I recently had an idea to start a podcast on this blog. I thought, "I could get a nice digital recorder, have homeless people tell me their stories, put the whole thing to music, and voice-over some narration like "This American Life" or "All Things Considered". It'll be a big hit!" Because I also interview people for my work at uwemp, it seemed like a win-win. A new recorder, a new feature for the blog. It sounded like a good idea at the time anyway.
I spent several months writing articles for Demand Studios to raise the money for the recorder and my great technological leap forward. After countless articles and rewrites I finally have enough money. Today is the day. I go to Radio Shack, pick the one I want (I had already spent several hours comparison shopping online), and walk out with my head held high. On the way to my car I realize that I need to go to the bathroom. I made a b-line for the Wendy's across the parking lot.
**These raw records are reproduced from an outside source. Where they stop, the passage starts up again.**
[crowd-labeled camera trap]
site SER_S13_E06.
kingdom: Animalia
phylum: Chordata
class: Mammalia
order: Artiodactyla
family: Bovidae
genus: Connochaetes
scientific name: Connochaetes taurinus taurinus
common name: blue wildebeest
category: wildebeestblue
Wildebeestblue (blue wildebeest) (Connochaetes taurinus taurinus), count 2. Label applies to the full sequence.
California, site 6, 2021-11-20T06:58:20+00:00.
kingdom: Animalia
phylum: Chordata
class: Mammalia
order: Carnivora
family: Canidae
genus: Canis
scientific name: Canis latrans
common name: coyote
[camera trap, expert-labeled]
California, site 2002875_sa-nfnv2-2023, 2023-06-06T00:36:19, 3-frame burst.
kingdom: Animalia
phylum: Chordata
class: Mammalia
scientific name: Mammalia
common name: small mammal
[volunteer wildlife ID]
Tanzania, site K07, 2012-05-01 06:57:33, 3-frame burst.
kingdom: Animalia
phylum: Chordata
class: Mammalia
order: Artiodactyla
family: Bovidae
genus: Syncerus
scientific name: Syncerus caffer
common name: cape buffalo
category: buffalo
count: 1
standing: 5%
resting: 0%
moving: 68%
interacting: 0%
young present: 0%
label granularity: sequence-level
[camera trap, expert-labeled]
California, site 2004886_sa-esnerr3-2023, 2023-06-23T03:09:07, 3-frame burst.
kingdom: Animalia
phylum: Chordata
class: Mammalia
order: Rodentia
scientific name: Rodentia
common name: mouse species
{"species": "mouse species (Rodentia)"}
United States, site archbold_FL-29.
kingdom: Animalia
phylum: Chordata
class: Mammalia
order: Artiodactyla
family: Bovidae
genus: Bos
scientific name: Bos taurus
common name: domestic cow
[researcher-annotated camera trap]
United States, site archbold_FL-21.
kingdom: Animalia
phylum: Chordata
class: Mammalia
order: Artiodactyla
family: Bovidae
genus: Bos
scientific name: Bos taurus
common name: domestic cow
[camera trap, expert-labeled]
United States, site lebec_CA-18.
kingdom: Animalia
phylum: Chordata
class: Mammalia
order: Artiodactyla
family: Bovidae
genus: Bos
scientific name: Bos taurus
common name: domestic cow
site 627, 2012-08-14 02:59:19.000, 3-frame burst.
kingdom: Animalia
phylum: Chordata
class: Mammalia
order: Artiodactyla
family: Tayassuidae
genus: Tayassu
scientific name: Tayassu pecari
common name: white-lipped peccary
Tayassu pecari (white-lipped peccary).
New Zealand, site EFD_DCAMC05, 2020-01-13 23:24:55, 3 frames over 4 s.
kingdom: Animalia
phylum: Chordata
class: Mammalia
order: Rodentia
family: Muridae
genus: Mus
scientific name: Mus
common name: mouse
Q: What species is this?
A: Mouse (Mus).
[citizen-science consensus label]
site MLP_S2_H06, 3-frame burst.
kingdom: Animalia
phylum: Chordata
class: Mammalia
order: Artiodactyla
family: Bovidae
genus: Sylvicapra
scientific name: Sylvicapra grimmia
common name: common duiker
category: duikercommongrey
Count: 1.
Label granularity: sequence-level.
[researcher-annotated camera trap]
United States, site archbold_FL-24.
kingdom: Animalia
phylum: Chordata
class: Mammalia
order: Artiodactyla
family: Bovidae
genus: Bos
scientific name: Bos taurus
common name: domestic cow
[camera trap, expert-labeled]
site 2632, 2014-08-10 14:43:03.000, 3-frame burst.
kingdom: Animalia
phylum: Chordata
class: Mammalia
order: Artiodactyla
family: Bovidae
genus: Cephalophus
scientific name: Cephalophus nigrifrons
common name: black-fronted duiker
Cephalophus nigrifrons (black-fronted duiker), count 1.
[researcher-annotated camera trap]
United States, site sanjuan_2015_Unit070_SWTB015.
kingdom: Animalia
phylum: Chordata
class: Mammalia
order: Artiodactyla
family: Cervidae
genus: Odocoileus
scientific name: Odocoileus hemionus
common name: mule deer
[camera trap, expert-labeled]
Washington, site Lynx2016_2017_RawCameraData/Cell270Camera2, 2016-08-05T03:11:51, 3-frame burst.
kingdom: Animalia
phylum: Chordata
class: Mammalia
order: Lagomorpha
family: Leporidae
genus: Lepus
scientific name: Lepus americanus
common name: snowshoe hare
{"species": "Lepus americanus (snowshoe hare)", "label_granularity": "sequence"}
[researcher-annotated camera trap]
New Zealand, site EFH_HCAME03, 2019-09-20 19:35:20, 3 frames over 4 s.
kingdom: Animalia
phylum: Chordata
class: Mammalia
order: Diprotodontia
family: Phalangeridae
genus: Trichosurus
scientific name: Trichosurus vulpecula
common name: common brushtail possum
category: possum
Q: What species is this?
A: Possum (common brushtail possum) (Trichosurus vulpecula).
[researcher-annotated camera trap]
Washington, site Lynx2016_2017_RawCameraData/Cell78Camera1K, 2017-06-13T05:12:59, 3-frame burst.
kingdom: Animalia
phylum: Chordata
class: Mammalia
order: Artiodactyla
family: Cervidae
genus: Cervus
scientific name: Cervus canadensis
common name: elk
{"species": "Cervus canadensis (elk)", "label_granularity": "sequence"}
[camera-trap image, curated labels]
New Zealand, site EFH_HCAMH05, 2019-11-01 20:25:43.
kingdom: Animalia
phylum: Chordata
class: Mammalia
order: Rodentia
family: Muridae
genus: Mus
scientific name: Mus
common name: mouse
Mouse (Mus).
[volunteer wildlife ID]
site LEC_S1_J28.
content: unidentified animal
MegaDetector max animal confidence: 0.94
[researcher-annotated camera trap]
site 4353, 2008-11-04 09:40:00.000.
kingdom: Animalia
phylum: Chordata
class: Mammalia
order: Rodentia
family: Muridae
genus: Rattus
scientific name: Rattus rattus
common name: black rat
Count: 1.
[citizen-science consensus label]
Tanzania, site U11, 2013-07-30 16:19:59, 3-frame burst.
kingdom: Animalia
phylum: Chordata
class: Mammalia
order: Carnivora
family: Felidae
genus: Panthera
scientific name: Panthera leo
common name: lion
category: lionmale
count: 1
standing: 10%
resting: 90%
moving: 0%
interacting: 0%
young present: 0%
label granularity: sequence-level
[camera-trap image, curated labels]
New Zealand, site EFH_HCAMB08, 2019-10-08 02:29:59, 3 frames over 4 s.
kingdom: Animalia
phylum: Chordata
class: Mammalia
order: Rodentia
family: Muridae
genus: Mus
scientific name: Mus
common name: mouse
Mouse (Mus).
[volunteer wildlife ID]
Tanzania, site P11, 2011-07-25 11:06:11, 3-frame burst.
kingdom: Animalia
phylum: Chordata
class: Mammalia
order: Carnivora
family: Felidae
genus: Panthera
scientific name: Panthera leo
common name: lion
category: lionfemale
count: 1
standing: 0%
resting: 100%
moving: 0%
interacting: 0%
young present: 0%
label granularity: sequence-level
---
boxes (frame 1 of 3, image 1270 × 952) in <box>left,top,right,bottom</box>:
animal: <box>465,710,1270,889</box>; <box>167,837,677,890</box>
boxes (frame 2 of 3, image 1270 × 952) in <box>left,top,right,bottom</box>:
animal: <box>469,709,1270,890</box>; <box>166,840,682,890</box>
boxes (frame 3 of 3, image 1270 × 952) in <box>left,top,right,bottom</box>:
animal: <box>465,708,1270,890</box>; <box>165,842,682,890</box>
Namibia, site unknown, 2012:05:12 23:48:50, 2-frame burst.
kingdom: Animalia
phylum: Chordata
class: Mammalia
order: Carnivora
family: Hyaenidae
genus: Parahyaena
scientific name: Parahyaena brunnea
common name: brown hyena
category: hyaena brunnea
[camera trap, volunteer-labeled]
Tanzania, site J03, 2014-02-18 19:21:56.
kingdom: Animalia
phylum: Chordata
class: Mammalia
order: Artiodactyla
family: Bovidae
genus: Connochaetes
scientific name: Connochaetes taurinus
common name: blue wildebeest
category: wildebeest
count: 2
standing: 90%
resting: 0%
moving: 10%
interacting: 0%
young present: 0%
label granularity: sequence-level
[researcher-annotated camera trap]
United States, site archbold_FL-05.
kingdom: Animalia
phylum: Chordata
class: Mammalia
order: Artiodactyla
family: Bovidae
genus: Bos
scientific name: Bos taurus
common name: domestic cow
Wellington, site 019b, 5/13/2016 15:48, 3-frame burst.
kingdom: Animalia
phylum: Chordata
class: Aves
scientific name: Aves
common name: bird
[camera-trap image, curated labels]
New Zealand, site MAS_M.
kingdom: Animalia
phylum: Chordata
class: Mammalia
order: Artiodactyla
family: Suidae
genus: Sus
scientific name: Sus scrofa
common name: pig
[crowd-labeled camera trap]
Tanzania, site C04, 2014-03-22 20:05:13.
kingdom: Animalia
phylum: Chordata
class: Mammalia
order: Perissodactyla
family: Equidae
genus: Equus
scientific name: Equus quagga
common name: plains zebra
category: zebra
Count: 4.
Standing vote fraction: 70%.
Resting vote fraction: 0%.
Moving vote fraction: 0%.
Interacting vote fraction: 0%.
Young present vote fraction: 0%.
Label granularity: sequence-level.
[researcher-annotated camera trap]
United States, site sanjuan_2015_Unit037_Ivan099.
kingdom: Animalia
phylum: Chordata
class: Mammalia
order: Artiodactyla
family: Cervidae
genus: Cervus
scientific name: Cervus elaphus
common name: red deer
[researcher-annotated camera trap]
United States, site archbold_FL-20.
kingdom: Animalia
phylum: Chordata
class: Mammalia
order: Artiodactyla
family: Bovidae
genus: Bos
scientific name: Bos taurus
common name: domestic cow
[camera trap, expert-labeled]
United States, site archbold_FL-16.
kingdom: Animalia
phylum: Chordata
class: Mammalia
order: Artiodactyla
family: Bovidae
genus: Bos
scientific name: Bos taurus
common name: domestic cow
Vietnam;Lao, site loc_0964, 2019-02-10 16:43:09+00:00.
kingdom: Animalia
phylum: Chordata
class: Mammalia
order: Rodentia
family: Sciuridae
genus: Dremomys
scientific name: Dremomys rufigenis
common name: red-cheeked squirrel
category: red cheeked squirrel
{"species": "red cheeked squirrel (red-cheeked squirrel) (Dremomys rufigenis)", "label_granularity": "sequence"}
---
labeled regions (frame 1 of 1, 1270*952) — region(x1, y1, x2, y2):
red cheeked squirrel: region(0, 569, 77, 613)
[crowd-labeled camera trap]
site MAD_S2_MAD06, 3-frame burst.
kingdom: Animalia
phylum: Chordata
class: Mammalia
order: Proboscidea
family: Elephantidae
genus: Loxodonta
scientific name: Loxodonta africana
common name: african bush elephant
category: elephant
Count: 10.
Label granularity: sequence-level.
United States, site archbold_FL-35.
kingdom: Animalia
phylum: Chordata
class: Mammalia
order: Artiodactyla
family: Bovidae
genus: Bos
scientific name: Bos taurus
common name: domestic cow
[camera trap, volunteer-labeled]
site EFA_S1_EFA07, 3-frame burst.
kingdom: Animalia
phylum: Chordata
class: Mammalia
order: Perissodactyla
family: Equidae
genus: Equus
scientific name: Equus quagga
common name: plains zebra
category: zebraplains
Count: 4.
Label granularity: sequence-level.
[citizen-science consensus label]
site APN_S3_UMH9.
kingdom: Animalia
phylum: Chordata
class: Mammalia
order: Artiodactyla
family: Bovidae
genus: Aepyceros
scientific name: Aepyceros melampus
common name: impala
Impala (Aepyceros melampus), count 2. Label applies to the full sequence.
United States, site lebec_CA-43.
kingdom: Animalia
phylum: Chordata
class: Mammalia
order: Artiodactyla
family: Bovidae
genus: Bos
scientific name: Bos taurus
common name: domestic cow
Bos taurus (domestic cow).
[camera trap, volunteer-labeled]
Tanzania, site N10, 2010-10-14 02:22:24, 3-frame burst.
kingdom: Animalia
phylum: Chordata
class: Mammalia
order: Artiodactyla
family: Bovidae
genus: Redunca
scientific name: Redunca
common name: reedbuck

Who do I see waiting for me outside the door? John. Scraggly hair, mustache, blue sweatshirt; he's asking for another dollar to even out his change for a double stacker inside. "YES!" I think to myself, "Providence has struck! I've only had my new recorder for a few minutes and I will have a chance to try it out."
I offer to take John inside and buy him what he wants with the little cash I have left-over. He graciously accepts. We chit chat for a little while in line. When he gets his food; we sit down, and I rip into my package like a spoiled brat on Christmas. I couldn't get the batteries into the machine fast enough. He told me a little about himself as we sat. He had originally come from Ann Arbor Michigan and had lived in the San Fernando Valley for a while. He was talkative and asked me questions about myself.
I answered politely, but was waiting until I could record the conversation before I asked him about the 'good stuff.' I tested the recorder and it worked beautifully. I told him that I like to learn and share people's stories. I asked him if it was okay with him if I asked him some questions and he said it was. Then I asked him if I could record the conversation and his demeanor immediately changed.
"I really just need to be walking. I don't like to sit in one place for too long."
That was it, conversation over. He finished his meal, I walked with him out the door, and we said our goodbyes. The end.
In the hours since this colossal failure I have begun to examine what went wrong. A number of things might have incited his abrupt departure: 1. Maybe John was genuinely asking for cash, and not a meal, and felt my coziness with him was an intrusion. I doubt this, as he was rather friendly in the beginning (though maybe he felt that he was obligated to be). 2. Maybe he was comfortable talking about his story, but not having it recorded. If a complete stranger asked to record stories from my life I would most certainly turn him down. 3. Maybe things just moved too quickly, and he felt like I was trying to manipulate or get something out of him. 4. Maybe his reasons for becoming homeless, or something else in his past were too shameful, painful, or otherwise private to discuss in such an unanticipated way. 5. Maybe he just didn't like sitting in one place for too long.
In any case, I hope this will prove to be a useful lesson for me. Because I don't think it would be ethical to record their stories without their consent, I think that I will need to build more rapport before offering to record them. I will probably need to have a substantial trusting relationship with them first. That is happening with the people I know from around the church, it will just take more time and patience. I certainly don't want people to feel used. I enjoy their stories and want other people to learn about them. Perhaps I shouldn't try recording them at all.
I welcome your thoughts or comments about these concerns. I fully acknowledge that I have plenty to learn. Speaking of which, while trying to download what little I had recorded to my computer, I accidentally erased all of the files. Alas, the podcast that will never be.